Obviously the fashion arena has proved to be a wonderful school of life lessons as well. What did the fashion arena teach you about true beauty?

My view of beauty is very much the same that I always thought it was. There are two things I want to tell young women, and the most important thing is that the most important relationship in life is the one you have with yourself. Once you have that, any other relationship is a plus and not a must. And the other thing that is also very important when you are down, is to know that I have never met a woman who is not strong. All women are strong. But sometimes because of either a brother, a husband, a father, a religion or very often, themselves, women don't want to show their strength. Maybe it's because they want to make the men feel strong, whatever. But the strength is there. The proof of it is whenever there is a tragedy, it's always the woman who comes out and saves the situation. So I want women to remember that they have their strength. They don't need to necessarily show it all the time but they should remember it at all times. As Honoré de Balzac said, when you doubt your power, you give power to your doubt.

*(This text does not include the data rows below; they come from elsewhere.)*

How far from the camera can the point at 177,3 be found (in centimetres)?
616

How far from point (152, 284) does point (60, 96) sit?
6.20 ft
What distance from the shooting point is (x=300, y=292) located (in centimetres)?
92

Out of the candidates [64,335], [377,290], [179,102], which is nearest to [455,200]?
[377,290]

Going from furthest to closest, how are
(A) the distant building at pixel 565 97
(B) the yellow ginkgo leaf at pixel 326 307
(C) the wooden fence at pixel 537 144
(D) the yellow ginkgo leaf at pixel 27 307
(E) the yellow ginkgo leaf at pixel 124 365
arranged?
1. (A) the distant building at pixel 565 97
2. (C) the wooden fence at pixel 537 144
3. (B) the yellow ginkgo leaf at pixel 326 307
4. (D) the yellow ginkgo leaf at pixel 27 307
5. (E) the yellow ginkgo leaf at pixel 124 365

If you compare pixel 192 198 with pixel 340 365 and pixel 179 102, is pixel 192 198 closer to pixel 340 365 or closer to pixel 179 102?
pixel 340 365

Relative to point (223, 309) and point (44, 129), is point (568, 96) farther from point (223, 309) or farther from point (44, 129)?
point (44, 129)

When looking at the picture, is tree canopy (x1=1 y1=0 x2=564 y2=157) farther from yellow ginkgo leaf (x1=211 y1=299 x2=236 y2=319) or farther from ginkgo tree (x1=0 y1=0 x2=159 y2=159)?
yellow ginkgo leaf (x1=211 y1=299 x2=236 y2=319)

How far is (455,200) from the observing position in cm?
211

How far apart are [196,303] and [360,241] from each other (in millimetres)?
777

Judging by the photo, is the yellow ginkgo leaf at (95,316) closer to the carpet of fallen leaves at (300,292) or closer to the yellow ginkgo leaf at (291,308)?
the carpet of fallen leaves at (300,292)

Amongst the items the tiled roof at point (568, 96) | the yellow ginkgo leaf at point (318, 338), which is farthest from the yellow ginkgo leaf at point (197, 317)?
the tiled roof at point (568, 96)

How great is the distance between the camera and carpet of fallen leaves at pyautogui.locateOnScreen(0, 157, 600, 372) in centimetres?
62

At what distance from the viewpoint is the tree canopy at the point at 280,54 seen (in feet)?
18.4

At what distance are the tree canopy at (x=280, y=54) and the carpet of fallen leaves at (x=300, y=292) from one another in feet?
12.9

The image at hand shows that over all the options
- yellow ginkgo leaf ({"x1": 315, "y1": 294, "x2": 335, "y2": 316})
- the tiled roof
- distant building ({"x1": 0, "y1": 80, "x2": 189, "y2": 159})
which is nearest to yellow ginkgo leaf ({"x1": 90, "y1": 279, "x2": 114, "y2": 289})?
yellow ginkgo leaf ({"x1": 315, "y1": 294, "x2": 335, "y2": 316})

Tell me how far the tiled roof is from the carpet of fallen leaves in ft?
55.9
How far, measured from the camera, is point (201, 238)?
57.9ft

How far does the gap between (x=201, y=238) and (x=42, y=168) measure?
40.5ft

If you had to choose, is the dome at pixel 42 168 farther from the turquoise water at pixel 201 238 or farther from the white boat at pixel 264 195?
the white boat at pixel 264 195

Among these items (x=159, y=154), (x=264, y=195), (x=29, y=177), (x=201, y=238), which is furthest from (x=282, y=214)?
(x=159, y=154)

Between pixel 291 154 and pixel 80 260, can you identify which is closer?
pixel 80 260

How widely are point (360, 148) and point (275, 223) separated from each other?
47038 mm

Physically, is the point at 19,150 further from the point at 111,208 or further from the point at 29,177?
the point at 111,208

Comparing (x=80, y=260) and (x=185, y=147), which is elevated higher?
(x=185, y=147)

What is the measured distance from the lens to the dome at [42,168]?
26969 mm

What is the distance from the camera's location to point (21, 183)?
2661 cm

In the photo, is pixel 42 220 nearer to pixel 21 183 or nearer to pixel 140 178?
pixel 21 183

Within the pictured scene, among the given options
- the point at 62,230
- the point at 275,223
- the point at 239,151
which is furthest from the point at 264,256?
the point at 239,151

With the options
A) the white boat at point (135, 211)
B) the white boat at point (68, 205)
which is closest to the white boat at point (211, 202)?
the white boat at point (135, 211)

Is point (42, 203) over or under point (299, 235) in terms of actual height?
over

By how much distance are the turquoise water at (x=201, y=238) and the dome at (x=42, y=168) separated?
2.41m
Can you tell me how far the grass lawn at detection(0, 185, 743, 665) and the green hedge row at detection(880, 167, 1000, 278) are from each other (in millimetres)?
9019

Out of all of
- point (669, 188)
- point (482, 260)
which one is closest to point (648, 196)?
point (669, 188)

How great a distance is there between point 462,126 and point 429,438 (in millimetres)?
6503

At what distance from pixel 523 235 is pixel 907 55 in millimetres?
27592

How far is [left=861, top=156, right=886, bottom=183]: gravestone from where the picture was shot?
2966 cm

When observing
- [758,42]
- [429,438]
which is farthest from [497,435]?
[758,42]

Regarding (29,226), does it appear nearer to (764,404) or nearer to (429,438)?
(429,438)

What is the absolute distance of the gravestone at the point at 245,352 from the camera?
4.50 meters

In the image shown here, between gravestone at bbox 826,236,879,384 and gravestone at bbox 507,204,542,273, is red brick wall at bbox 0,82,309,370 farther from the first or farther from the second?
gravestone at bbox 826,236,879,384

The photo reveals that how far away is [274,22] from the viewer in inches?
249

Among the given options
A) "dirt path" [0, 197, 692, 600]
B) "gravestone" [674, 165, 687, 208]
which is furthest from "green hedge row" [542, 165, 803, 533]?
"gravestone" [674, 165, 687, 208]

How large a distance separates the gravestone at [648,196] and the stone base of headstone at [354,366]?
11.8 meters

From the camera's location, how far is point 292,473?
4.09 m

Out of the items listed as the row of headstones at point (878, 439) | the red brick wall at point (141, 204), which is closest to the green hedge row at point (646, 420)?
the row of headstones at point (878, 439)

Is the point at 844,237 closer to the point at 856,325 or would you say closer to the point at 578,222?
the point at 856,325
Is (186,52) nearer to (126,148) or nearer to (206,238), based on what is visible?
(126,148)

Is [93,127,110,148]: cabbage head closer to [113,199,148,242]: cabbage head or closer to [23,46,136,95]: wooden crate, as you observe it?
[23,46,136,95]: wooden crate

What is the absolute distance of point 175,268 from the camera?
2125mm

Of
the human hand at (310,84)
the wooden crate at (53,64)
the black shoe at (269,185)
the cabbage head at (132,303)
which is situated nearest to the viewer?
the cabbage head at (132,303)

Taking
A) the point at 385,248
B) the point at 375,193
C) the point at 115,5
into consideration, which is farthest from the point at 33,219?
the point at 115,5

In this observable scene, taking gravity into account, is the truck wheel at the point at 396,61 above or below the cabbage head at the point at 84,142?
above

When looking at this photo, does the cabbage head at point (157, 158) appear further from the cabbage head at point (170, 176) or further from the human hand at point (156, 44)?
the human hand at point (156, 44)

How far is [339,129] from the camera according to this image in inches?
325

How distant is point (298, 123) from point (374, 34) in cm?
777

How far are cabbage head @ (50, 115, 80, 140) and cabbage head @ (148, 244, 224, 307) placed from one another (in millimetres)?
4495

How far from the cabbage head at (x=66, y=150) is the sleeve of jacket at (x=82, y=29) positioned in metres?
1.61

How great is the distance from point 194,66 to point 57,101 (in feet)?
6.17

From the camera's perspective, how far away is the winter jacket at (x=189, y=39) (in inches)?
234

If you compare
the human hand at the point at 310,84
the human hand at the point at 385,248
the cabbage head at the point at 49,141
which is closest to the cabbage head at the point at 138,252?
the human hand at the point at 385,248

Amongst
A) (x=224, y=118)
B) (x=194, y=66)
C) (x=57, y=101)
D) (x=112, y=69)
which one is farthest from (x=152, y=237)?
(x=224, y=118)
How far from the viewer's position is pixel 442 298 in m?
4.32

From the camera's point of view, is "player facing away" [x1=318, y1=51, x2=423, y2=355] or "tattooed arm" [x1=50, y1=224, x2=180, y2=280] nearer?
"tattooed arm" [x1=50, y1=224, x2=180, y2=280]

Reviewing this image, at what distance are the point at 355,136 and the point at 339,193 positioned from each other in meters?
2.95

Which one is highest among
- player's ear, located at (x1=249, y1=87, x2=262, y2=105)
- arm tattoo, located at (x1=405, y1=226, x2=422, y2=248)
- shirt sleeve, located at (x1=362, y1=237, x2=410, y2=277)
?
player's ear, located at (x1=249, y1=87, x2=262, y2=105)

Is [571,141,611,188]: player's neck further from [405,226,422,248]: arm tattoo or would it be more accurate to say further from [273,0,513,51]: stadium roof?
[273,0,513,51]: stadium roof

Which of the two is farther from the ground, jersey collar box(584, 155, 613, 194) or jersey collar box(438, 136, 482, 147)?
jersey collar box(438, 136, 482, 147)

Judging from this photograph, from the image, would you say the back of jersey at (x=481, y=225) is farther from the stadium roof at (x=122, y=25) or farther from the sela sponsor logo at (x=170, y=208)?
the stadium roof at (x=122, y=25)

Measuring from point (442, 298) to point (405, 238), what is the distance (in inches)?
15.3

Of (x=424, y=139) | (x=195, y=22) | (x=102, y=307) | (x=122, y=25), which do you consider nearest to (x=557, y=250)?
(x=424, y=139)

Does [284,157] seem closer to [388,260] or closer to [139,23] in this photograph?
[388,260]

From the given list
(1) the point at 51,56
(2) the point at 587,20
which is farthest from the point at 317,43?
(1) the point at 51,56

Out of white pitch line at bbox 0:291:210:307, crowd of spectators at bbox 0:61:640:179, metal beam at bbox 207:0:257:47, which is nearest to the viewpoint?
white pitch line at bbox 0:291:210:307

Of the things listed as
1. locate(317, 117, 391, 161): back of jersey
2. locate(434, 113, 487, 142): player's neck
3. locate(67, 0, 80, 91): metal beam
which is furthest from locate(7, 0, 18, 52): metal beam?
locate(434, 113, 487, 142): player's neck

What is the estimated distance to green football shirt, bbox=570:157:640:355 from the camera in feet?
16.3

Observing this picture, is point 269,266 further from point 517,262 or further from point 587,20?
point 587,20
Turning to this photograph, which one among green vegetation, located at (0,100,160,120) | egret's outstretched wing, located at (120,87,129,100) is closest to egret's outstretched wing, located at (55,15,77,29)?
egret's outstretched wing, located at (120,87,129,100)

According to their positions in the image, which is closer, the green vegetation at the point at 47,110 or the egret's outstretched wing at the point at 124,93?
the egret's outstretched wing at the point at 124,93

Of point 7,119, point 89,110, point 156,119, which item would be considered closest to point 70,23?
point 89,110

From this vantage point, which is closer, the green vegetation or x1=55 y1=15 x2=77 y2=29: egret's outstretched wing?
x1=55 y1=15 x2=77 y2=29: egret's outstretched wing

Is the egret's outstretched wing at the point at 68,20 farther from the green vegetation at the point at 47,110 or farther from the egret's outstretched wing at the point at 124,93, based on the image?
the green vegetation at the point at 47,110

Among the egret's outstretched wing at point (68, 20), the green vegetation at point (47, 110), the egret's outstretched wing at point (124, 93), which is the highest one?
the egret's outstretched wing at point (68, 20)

But it's usually well along one's life journey before we see these things in ourselves.

But it's something we can think about everyday, because sometimes you don't [remember your strength] and sometimes you do. It's something that you have to practice, because we all feel like losers sometimes.

What do you ultimately want your legacy to be?

I want to be remembered as someone who told women they could be the woman they want to be. Through the brand, I do that by trying to make beautiful clothes and accessories that will make a woman project herself the way she wants to project. I personally want to do more speaking engagements and things like that, to tell women how to use their own strengths and how to push their own button inside so she can be the women she wants to be, even without spending anything.

This interview has been condensed and edited.